--- Directions for this task ---
Without the pictures, can you quote each line below exactly?

--- Dataset records ---
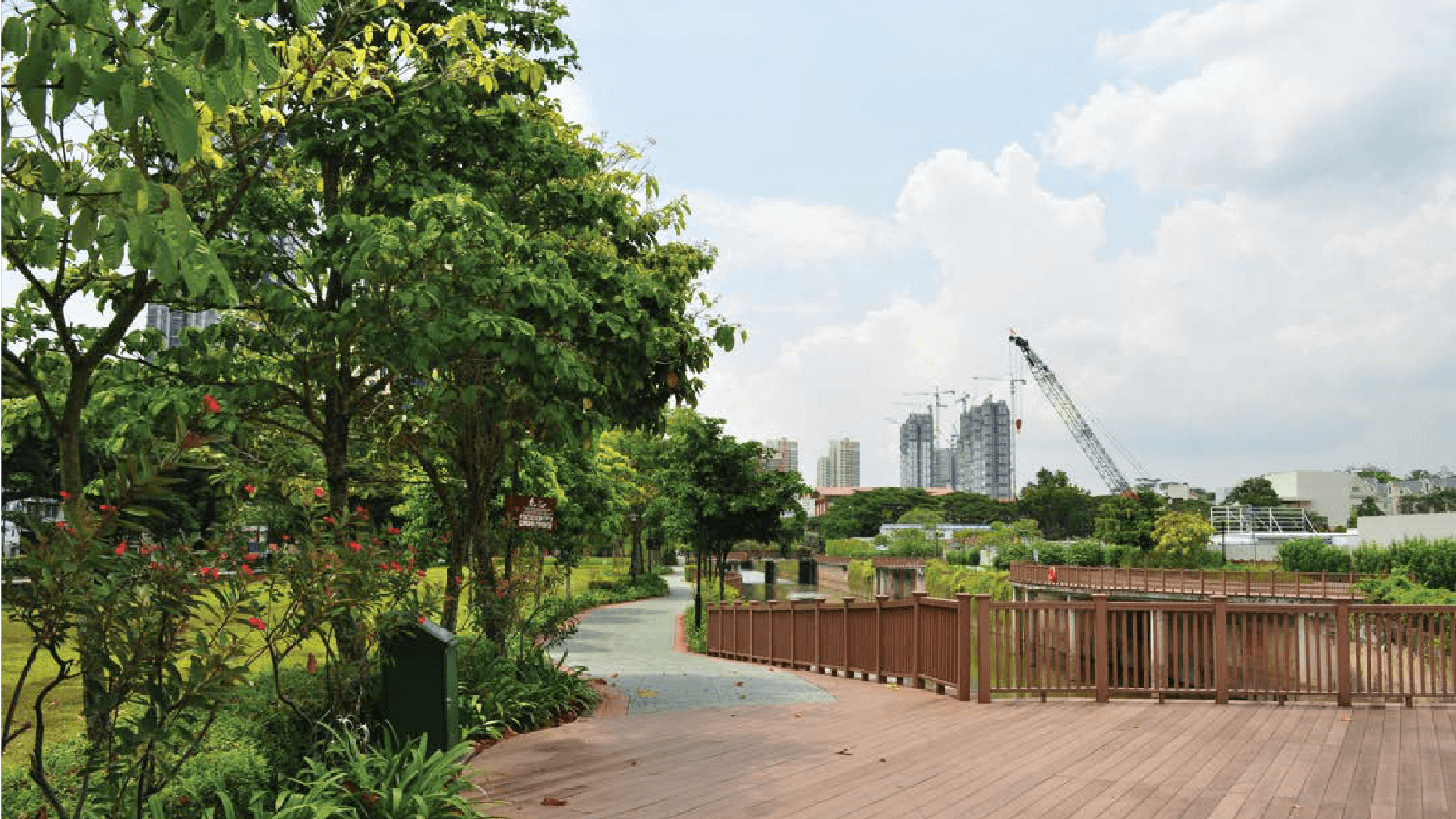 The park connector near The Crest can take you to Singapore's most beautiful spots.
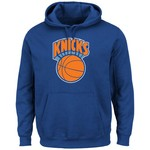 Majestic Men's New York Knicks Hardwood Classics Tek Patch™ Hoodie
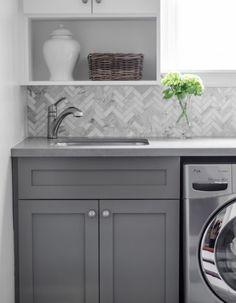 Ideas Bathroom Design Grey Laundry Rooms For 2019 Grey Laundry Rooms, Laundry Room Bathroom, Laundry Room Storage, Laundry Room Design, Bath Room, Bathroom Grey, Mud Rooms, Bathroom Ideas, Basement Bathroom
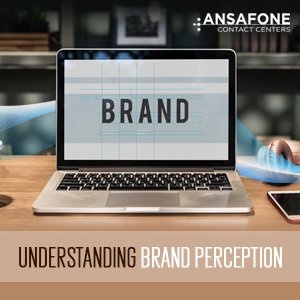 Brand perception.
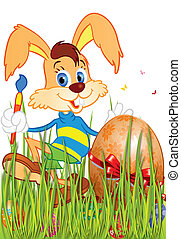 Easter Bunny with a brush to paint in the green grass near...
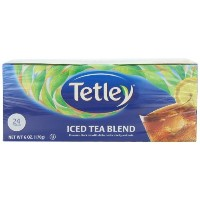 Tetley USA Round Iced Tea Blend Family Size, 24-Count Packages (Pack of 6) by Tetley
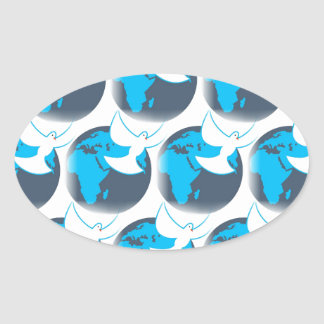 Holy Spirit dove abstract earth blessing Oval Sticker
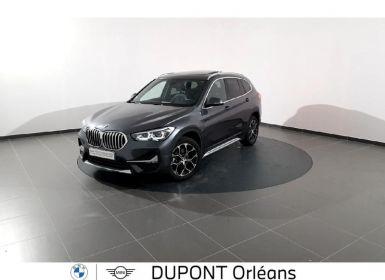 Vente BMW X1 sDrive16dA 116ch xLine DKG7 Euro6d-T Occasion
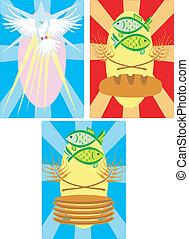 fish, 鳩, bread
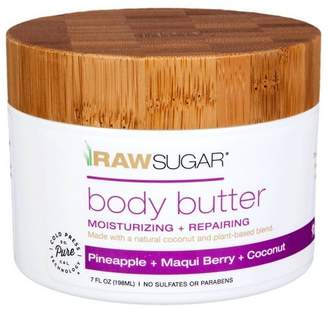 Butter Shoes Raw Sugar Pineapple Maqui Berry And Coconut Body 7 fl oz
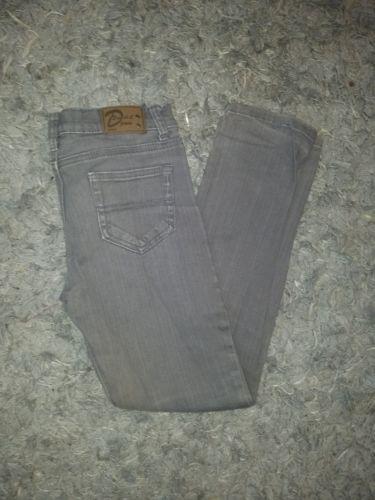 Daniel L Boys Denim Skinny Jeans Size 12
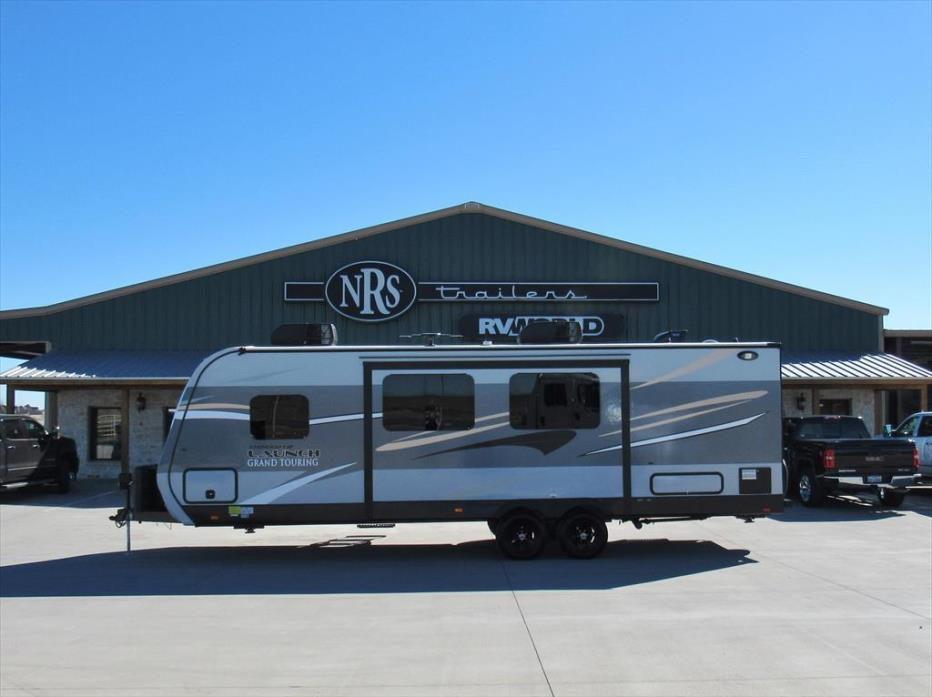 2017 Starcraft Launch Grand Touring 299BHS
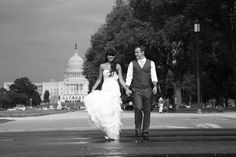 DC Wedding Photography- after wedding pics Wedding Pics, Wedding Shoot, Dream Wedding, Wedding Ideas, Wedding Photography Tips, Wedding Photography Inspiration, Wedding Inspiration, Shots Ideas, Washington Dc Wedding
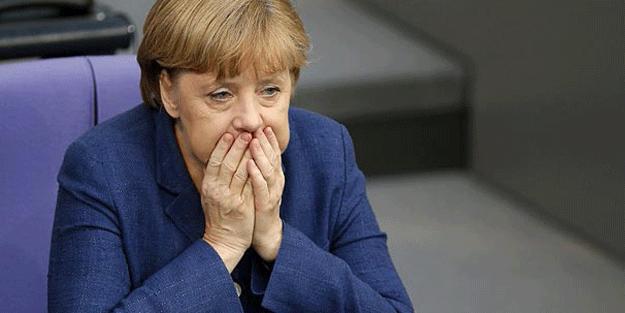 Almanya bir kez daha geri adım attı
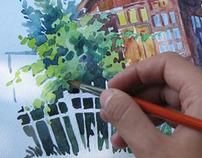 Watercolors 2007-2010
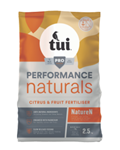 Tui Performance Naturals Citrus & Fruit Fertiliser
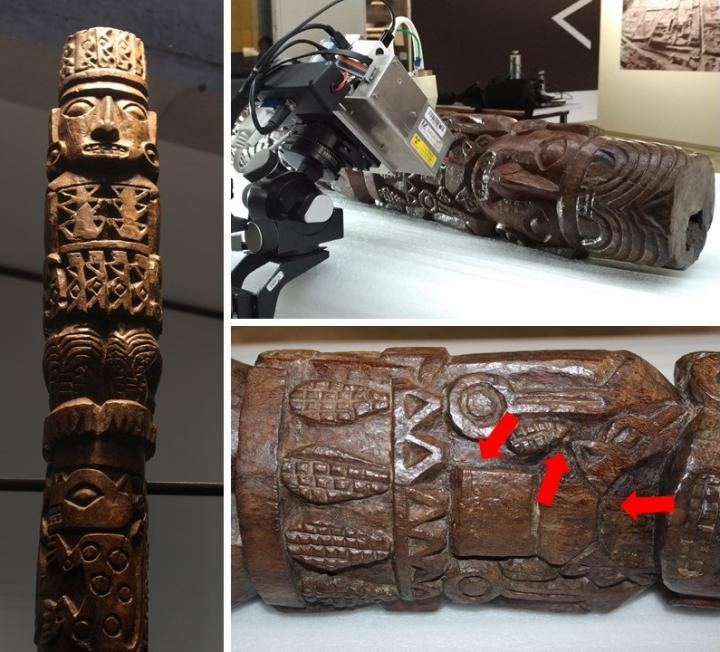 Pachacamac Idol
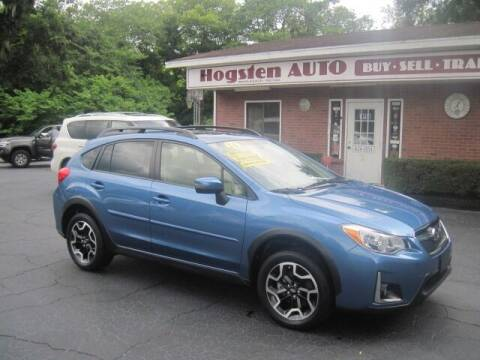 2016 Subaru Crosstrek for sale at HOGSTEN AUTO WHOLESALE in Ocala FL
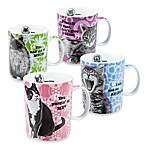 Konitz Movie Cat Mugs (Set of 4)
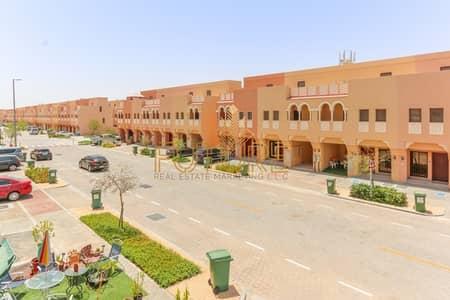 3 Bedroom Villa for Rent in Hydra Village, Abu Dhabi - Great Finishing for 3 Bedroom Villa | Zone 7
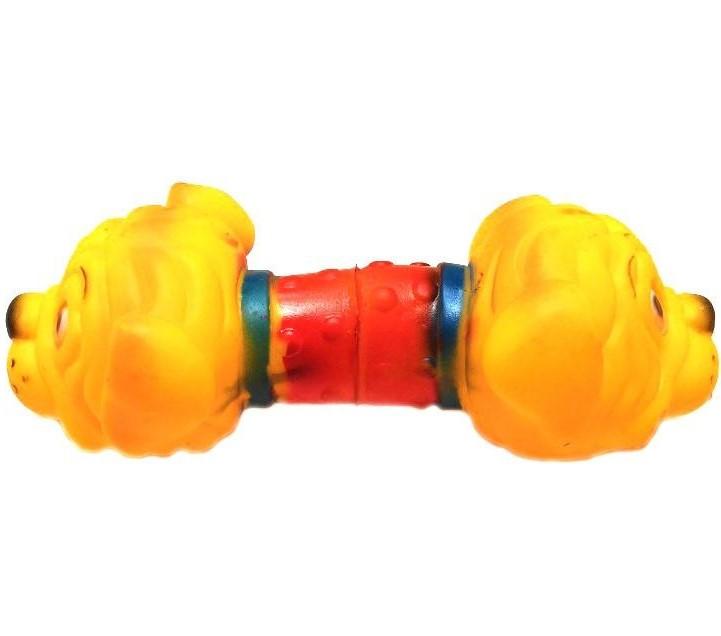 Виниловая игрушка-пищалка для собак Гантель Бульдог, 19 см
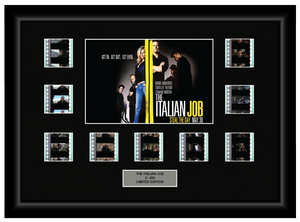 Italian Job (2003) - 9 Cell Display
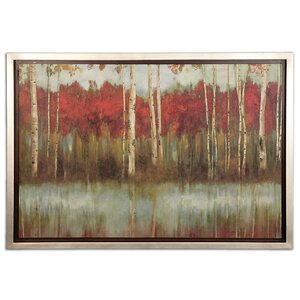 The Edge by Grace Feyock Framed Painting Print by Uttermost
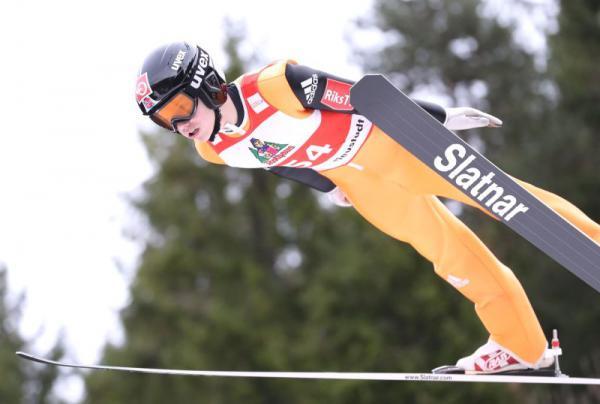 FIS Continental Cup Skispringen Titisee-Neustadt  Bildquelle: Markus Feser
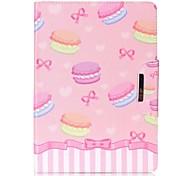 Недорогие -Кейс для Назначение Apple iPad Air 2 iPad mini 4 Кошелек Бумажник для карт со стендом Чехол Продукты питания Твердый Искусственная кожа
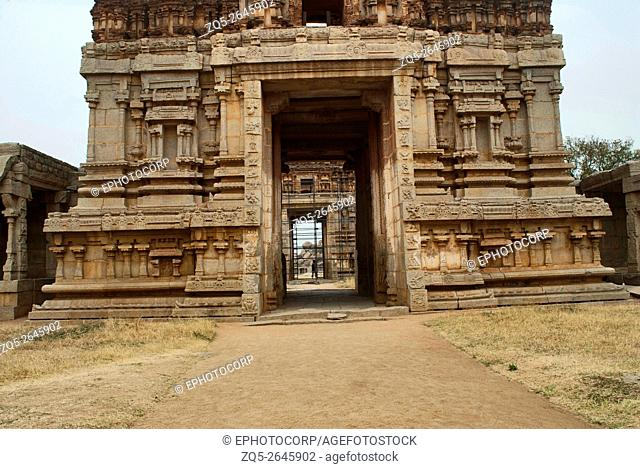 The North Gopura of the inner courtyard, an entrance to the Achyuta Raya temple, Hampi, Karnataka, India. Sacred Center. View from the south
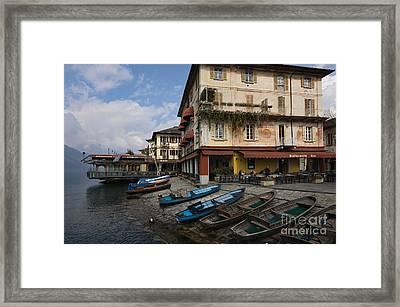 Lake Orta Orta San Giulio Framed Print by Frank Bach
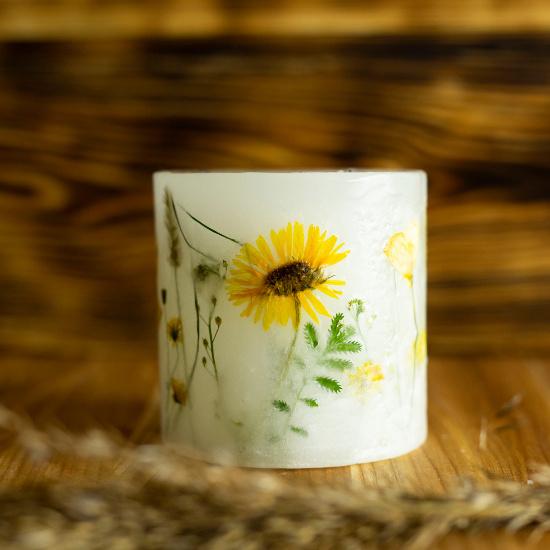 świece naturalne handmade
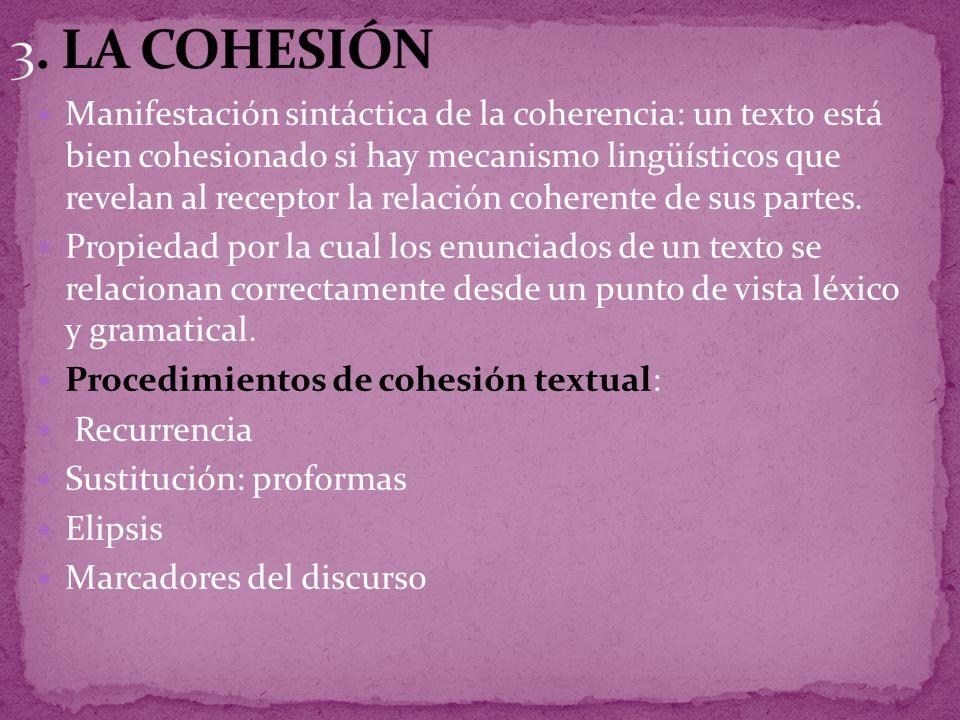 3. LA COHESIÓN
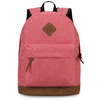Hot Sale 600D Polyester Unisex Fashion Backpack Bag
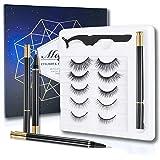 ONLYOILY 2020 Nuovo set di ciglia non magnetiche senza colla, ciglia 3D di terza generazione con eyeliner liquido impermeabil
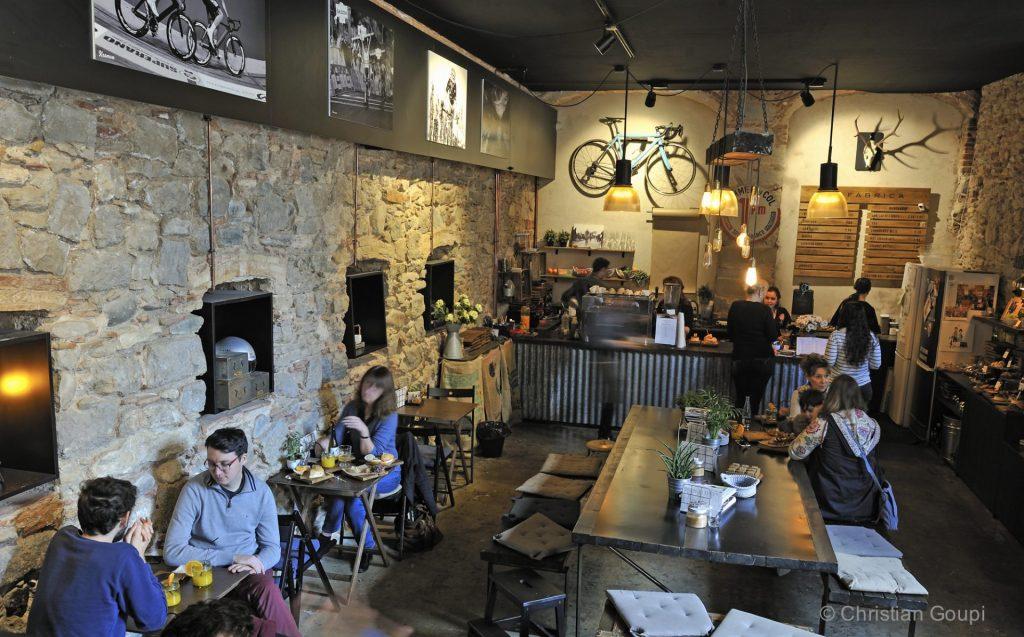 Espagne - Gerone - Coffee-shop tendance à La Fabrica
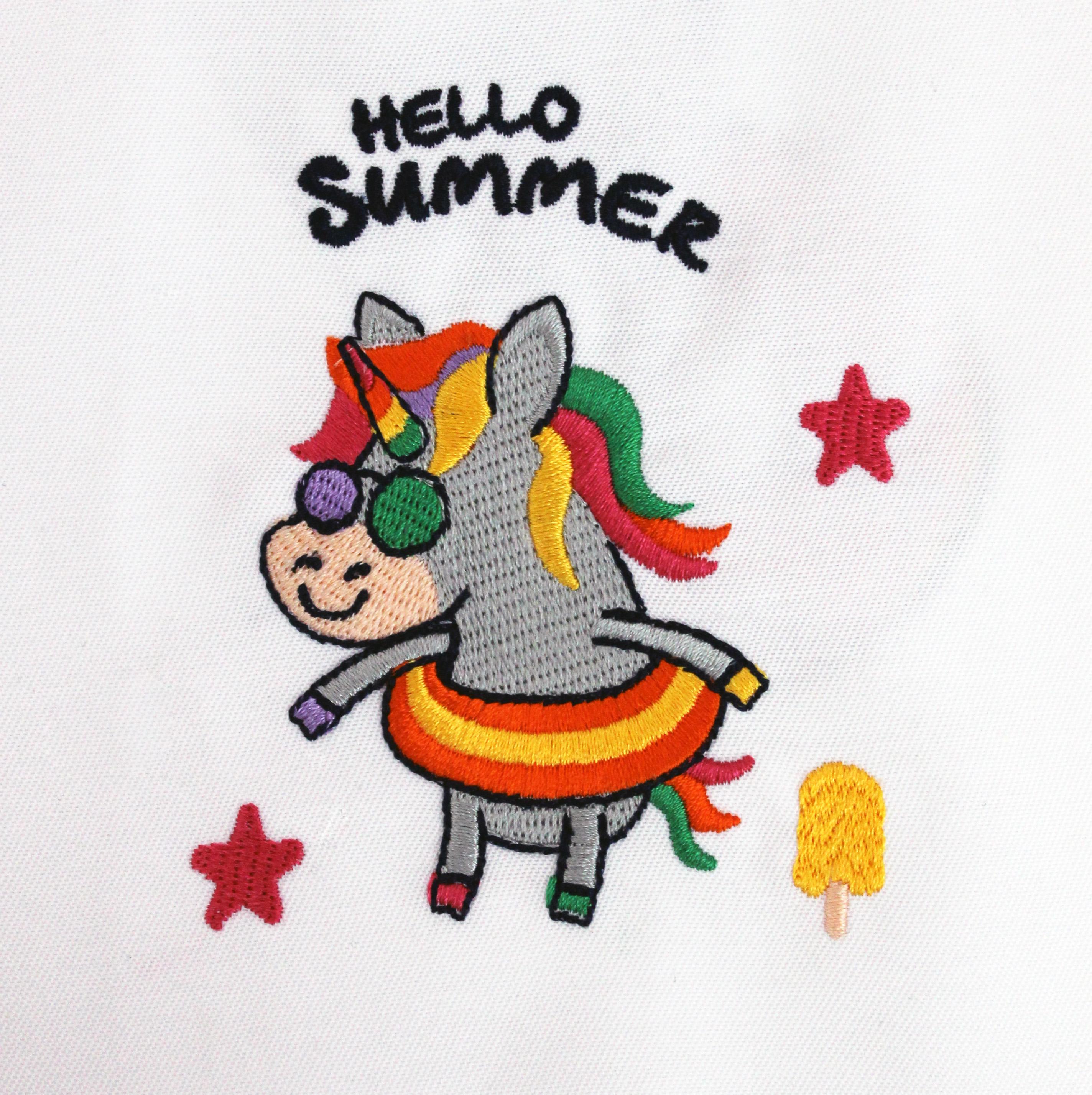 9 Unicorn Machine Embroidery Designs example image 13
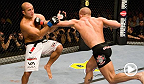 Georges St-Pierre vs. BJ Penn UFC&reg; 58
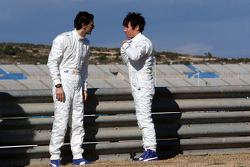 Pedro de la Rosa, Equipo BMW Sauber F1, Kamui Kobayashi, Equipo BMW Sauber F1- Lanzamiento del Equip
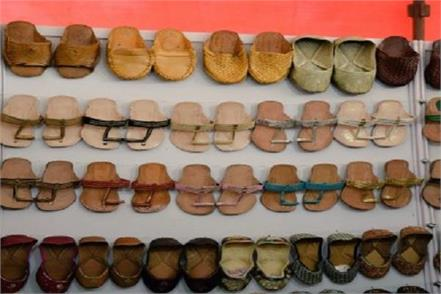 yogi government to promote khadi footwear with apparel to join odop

--- Exercise answer ---
 The park connector near The Crest can take you to Singapore's most beautiful spots.
 Majestic Men's New York Knicks Hardwood Classics Tek Patch™ Hoodie
 Ideas Bathroom Design Grey Laundry Rooms For 2019 Grey Laundry Rooms, Laundry Room Bathroom, Laundry Room Storage, Laundry Room Design, Bath Room, Bathroom Grey, Mud Rooms, Bathroom Ideas, Basement Bathroom
 Brand perception.
 Easter Bunny with a brush to paint in the green grass near...
 Tetley USA Round Iced Tea Blend Family Size, 24-Count Packages (Pack of 6) by Tetley
 Holy Spirit dove abstract earth blessing Oval Sticker
 Vente BMW X1 sDrive16dA 116ch xLine DKG7 Euro6d-T Occasion
 fish, 鳩, bread
 Butter Shoes Raw Sugar Pineapple Maqui Berry And Coconut Body 7 fl oz
 Daniel L Boys Denim Skinny Jeans Size 12
 2017 Starcraft Launch Grand Touring 299BHS
 DC Wedding Photography- after wedding pics Wedding Pics, Wedding Shoot, Dream Wedding, Wedding Ideas, Wedding Photography Tips, Wedding Photography Inspiration, Wedding Inspiration, Shots Ideas, Washington Dc Wedding
 Almanya bir kez daha geri adım attı
 Watercolors 2007-2010
 Tui Performance Naturals Citrus & Fruit Fertiliser
 Pachacamac Idol
 2016 Subaru Crosstrek for sale at HOGSTEN AUTO WHOLESALE in Ocala FL
 Konitz Movie Cat Mugs (Set of 4)
 3 Bedroom Villa for Rent in Hydra Village, Abu Dhabi - Great Finishing for 3 Bedroom Villa | Zone 7
 Виниловая игрушка-пищалка для собак Гантель Бульдог, 19 см
 Italian Job (2003) - 9 Cell Display
 The Edge by Grace Feyock Framed Painting Print by Uttermost
 FIS Continental Cup Skispringen Titisee-Neustadt  Bildquelle: Markus Feser
 Недорогие -Кейс для Назначение Apple iPad Air 2 iPad mini 4 Кошелек Бумажник для карт со стендом Чехол Продукты питания Твердый Искусственная кожа
 The North Gopura of the inner courtyard, an entrance to the Achyuta Raya temple, Hampi, Karnataka, India. Sacred Center. View from the south
 Lake Orta Orta San Giulio Framed Print by Frank Bach
 świece naturalne handmade
 3. LA COHESIÓN
Hot Sale 600D Polyester Unisex Fashion Backpack Bag
 ONLYOILY 2020 Nuovo set di ciglia non magnetiche senza colla, ciglia 3D di terza generazione con eyeliner liquido impermeabil
 Espagne - Gerone - Coffee-shop tendance à La Fabrica
 9 Unicorn Machine Embroidery Designs example image 13
 Georges St-Pierre vs. BJ Penn UFC&reg; 58
 Pedro de la Rosa, Equipo BMW Sauber F1, Kamui Kobayashi, Equipo BMW Sauber F1- Lanzamiento del Equip
 yogi government to promote khadi footwear with apparel to join odop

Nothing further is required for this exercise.